### Work task 1
Answer these from the interview text, one answer per line and marked the same way:
(a) On what date was the interview conducted?
(b) Which area is named as having some of the best broadband in the country?
(c) What name was eventually given to the bodies with an elected leader created to make decisions for functional areas?
### Work task 2
From the interview text, list every Cabinet post Sajid Javid has held.
### Work task 3
Please rewrite the interview paragraph beginning "You have the party politics at a local level" more briefly, keeping its main facts.

### Document text
..........
Sajid Javid has been the Member of Parliament for Bromsgrove since 2010. He served in the Cabinet from 2014, as Secretary of State for Culture, Media, and Sport [DCMS], for Business, Innovation and Skills [BIS], for Communities and Local Government [DCLG/DLUHC], as Home Secretary, Chancellor of the Exchequer, and Secretary of State for Health and Social Care.
This interview was conducted on 17 June 2022.
Q: Could you explain to us the different roles you’ve played, with respect to local economic policy and growth policy?
I think all departments have a role to play in regional and growth policy – obviously some more than others (Business, Innovation and Skills, the Department of Levelling Up, the Treasury, and so forth). One thing I’ve always believed in strongly is that this idea that – contrary to the idea there’s only a handful of key departments and that’s it – every department has a role.
For example, my first cabinet role was with DCMS. That wouldn’t naturally have been put in as one of the ‘regional growth departments’. But if you’re not getting broadband to key regions, it makes all the difference in terms of growth opportunities. You could see that in economic results. Cornwall has some of the best broadband in the country, versus, say, parts of Yorkshire, which face more challenges. You can see some of the differences in the types of businesses, the access for businesses, especially for service type businesses. So, I think all departments have had a role. I was at DCMS, then I was BIS, and before that at HM Treasury as a junior minister.
Q: What do you think is the main policy success over that period, and what has been the biggest frustration?
The success, if I had to think of one thing, is devolution: devolving key functional economic powers to what you call functional economic areas. It’s been obvious to me for a long time, even before I was local government secretary, that if you step back, we are centralised as a governing system and that would mean we want to put powers out to the regions. But the regions have been too fragmented: we’ve got the County Councils, the District Councils, the Town Councils and so forth. There are so many different decision-makers not joined up in an economic area.
Let’s take a present-day example: look at devolution of cities. If you looked at the West Midlands, an area that I know well, there were so many councils involved, so many layers. There was not a functional area to make decisions on things like local skills policy, local transport policy, local business policy, or big infrastructure investment. Therefore, you needed what we eventually went on to call the Combined Authorities, with an elected leader, to help make those decisions. I think devolution has been the most transformative policy.
What’s held things back? When you look at a particular area, you know that it needs improvements in skills, transport links, and so on. But governance of that local area is just far too fragmented for effective decision-making.
Q: What has been the Whitehall view of the opportunities, and the risks, of devolution?
I think the general view you get is that, in principle, devolution can be good. People see the benefits of that. When you make the argument that we’re too centralised but too fragmented locally, therefore we need to devolve but to bigger groupings, people respect that and sign up to that. In my experience, delivery was the hard thing.
You have the party politics at a local level. I’m not talking between parties, necessarily: I’m talking within the party. A good example of that: when I was local government secretary, I was keen on devolving power to as many functional economic areas as I could. An obvious one for me was the North East, and I worked with all the council leaders in the North East. They just couldn’t agree on the model about whether they were going to have a directly elected mayor or not, or what their priorities would be. The reason they couldn’t agree they were almost all Labour-led, but they were different wings of that same party. Equally, I can give you examples from Yorkshire, for example, where we want to do more but there are disagreements between parties. There are political practicalities of trying to get a local agreement.
..........
### Collected material

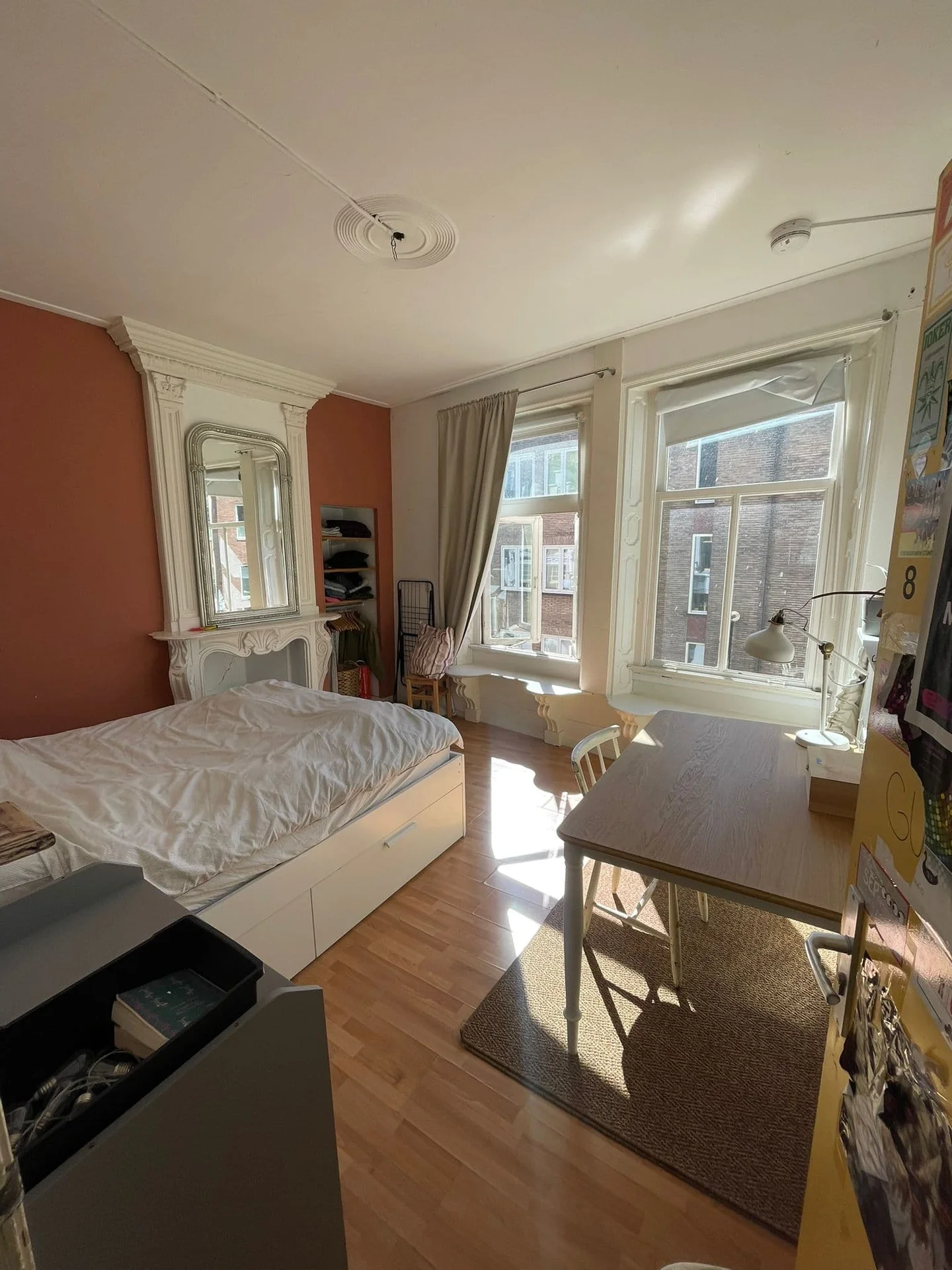 Foto van de Kamer gelegen aan de Zwanestraat in Groningen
..........
### Exercise response 1
(a) 17 June 2022
(b) Cornwall
(c) The Combined Authorities

### Exercise response 2
- Secretary of State for Culture, Media, and Sport
- Secretary of State for Business, Innovation and Skills
- Secretary of State for Communities and Local Government
- Home Secretary
- Chancellor of the Exchequer
- Secretary of State for Health and Social Care

### Exercise response 3
Local party politics, often within a single party rather than between parties, made agreement hard. As local government secretary, I wanted to devolve power to as many functional economic areas as possible, including the North East. Its council leaders, almost all Labour-led but from different wings of that party, could not agree on whether to have a directly elected mayor or on their priorities. In Yorkshire, disagreements between parties held back further progress. Getting a local agreement involves real political practicalities.